I want to make a pitch to my boss to work at home at least every now and then. In order to work on files at home and be able to then work on them at the office, would it be better to just work with what I've got or upgrade to CS4 at home? (I can get an edu discount but that's still a chunk of change.)

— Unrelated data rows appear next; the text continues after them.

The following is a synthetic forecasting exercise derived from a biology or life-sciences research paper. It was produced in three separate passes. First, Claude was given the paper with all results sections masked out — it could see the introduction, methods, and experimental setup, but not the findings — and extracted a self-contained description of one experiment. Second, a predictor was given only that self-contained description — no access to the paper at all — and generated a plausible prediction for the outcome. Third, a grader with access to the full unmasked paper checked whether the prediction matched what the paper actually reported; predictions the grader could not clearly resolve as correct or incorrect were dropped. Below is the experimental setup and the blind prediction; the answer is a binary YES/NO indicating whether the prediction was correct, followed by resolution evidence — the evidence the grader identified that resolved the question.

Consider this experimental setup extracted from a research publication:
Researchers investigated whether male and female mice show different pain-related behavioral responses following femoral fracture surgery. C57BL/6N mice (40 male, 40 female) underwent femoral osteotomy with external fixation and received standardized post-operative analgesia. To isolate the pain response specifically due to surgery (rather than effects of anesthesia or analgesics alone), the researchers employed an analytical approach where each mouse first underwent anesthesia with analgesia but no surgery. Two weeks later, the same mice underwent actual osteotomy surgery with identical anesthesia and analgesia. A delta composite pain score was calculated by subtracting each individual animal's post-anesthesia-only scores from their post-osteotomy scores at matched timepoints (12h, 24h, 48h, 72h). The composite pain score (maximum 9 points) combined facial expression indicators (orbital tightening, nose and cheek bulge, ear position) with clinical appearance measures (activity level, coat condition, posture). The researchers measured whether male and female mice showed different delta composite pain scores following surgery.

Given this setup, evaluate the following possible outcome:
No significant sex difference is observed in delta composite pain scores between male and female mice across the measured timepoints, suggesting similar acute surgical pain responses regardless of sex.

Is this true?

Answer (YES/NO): NO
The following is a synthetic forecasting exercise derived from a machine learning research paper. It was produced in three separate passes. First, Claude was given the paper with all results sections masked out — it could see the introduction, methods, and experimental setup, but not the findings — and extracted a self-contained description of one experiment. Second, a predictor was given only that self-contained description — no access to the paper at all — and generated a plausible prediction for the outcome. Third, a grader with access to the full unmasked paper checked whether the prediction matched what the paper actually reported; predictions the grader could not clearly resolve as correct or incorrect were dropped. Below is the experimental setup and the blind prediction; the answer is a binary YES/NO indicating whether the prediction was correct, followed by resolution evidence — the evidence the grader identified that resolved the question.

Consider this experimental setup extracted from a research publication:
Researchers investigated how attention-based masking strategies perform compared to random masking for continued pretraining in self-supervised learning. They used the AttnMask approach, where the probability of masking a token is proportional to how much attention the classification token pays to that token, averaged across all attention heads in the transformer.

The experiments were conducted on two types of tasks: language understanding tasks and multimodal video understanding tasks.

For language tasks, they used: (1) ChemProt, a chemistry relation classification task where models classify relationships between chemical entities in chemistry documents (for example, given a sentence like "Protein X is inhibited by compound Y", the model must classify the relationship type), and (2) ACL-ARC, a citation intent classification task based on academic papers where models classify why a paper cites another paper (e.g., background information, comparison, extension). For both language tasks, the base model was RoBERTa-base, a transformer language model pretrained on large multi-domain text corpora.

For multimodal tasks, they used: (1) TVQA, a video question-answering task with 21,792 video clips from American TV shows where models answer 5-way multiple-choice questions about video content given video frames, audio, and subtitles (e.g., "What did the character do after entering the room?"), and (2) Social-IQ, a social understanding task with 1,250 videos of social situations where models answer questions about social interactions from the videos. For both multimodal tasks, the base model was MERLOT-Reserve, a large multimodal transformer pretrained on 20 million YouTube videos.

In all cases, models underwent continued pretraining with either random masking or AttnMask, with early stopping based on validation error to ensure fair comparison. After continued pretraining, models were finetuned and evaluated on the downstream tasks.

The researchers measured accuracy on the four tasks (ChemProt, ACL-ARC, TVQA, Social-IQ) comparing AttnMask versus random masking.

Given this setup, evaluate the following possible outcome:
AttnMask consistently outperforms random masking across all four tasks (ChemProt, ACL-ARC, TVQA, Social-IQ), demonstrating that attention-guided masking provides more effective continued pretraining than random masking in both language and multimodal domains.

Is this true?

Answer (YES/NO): NO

I mostly use InDesign, some Photoshop, and very occasionally Illustrator. No one else will be using the files, so I'm not worried about staying compatible with anyone else.

Thank you, Hive!
posted by JoanArkham to Computers & Internet (20 answers total) 1 user marked this as a favorite
 
Maybe you can find a cheap upgrade to CS2 on eBay? If you won't be going to CS4 at work, there's no sense in going there at home right away.
posted by bink at 8:21 AM on April 1, 2009


Based on my recent experience with Flash, I'd wait for a patch or two before upgrading to CS4 as it is buggy and crashy, even with 3.5 Gb of RAM on my XP machine. (Minimum memory required is 2 Gb -- ha!!) However, Photoshop has been reasonably stable, and I don't use the other apps, so perhaps this is only a Flash issue.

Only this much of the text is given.